Kondo sentenced Watts to 120 days in jail and encouraged him to continue his treatment.
Over the past three months, as KIRO7 investigated the case, reporter Linzi Sheldon asked City Attorney Pete Holmes multiple times for an interview, but he refused.
His office sent an email saying they “strongly disagree with the judge’s statement.”
It went on to say: “To prove a Harassment charge, one needs to prove that a person threatened to cause bodily injury to a specific person. Our prosecutor spoke with the victim and witnesses and none reported that they felt threatened by Mr. Watts’ comments. So there was not enough proof to pursue charges in that vein.”

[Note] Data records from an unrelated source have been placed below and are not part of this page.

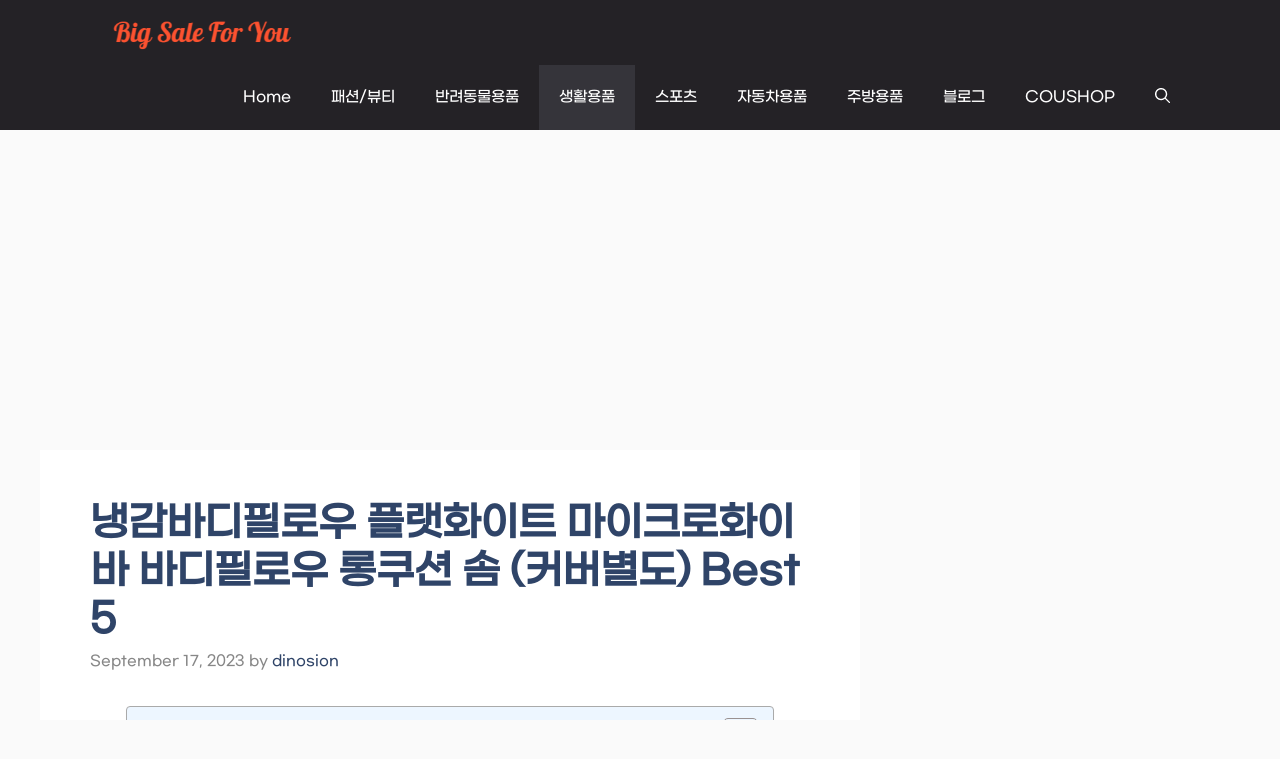

--- FILE ---
content_type: text/html; charset=utf-8
request_url: https://www.google.com/recaptcha/api2/aframe
body_size: 268
content:
<!DOCTYPE HTML><html><head><meta http-equiv="content-type" content="text/html; charset=UTF-8"></head><body><script nonce="oXd7FYxiLUaDI5ONsxD_PQ">/** Anti-fraud and anti-abuse applications only. See google.com/recaptcha */ try{var clients={'sodar':'https://pagead2.googlesyndication.com/pagead/sodar?'};window.addEventListener("message",function(a){try{if(a.source===window.parent){var b=JSON.parse(a.data);var c=clients[b['id']];if(c){var d=document.createElement('img');d.src=c+b['params']+'&rc='+(localStorage.getItem("rc::a")?sessionStorage.getItem("rc::b"):"");window.document.body.appendChild(d);sessionStorage.setItem("rc::e",parseInt(sessionStorage.getItem("rc::e")||0)+1);localStorage.setItem("rc::h",'1769026624383');}}}catch(b){}});window.parent.postMessage("_grecaptcha_ready", "*");}catch(b){}</script></body></html>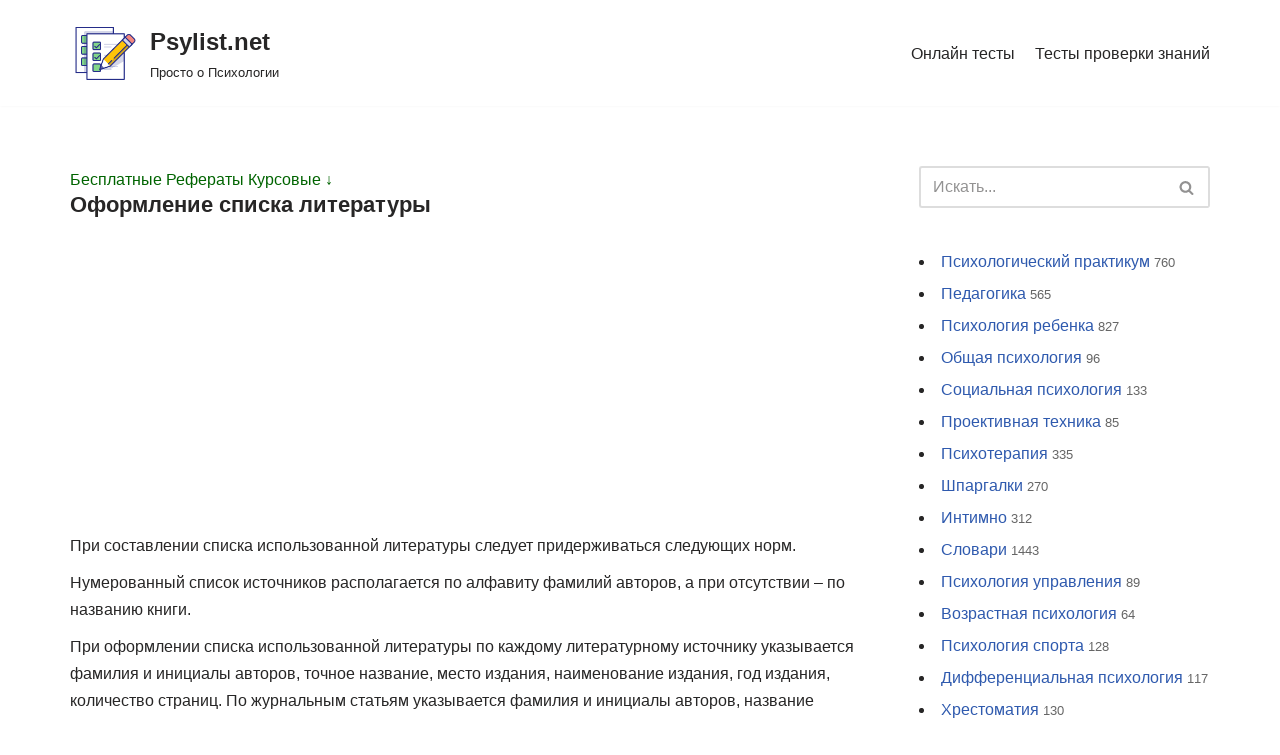

--- FILE ---
content_type: text/html; charset=utf-8
request_url: https://www.google.com/recaptcha/api2/aframe
body_size: 257
content:
<!DOCTYPE HTML><html><head><meta http-equiv="content-type" content="text/html; charset=UTF-8"></head><body><script nonce="IHBkERcJqviwLy0tMohddw">/** Anti-fraud and anti-abuse applications only. See google.com/recaptcha */ try{var clients={'sodar':'https://pagead2.googlesyndication.com/pagead/sodar?'};window.addEventListener("message",function(a){try{if(a.source===window.parent){var b=JSON.parse(a.data);var c=clients[b['id']];if(c){var d=document.createElement('img');d.src=c+b['params']+'&rc='+(localStorage.getItem("rc::a")?sessionStorage.getItem("rc::b"):"");window.document.body.appendChild(d);sessionStorage.setItem("rc::e",parseInt(sessionStorage.getItem("rc::e")||0)+1);localStorage.setItem("rc::h",'1768971726759');}}}catch(b){}});window.parent.postMessage("_grecaptcha_ready", "*");}catch(b){}</script></body></html>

Silvano said he felt threatened, especially when Watts came toward him.
“There was times where I thought he was actually going to hit me,” he said.
The city attorney’s office also stated, “We felt community safety and Mr. Watts’ rehabilitation would be best served by mandating that he continue mental health treatment to address his behavioral issues.”
But Judge Kondo pointed out in a statement that Watts hasn’t followed his previous treatment requirements, writing, “this defendant had two tracking probation cases where prior treatment non-compliance was an issue.”
And Kondo, who is an experienced mental health court judge, added that “criminal behavior that escalates rapidly presents a clear danger to the public as well as to the safety of court staff.”
Silvano hopes Watts finds it in himself to seek treatment.
“Do you hope in some way this longer sentence was a wake-up call for him?” reporter Linzi Sheldon asked.
“I hope so,” Silvano said. “I definitely hope so. I would hope that this was a wake-up call a couple arrests ago, but that commitment is definitely dependent on him.”
The city attorney’s office said it does not have the authority to prosecute hate crimes, which are called malicious harassment cases. It says only the county can do that, though the city council is considering changing that.
As for Steven Jay Watts, he was released from jail on September 12 with credit for good behavior.
So far he has no new criminal cases in Washington state.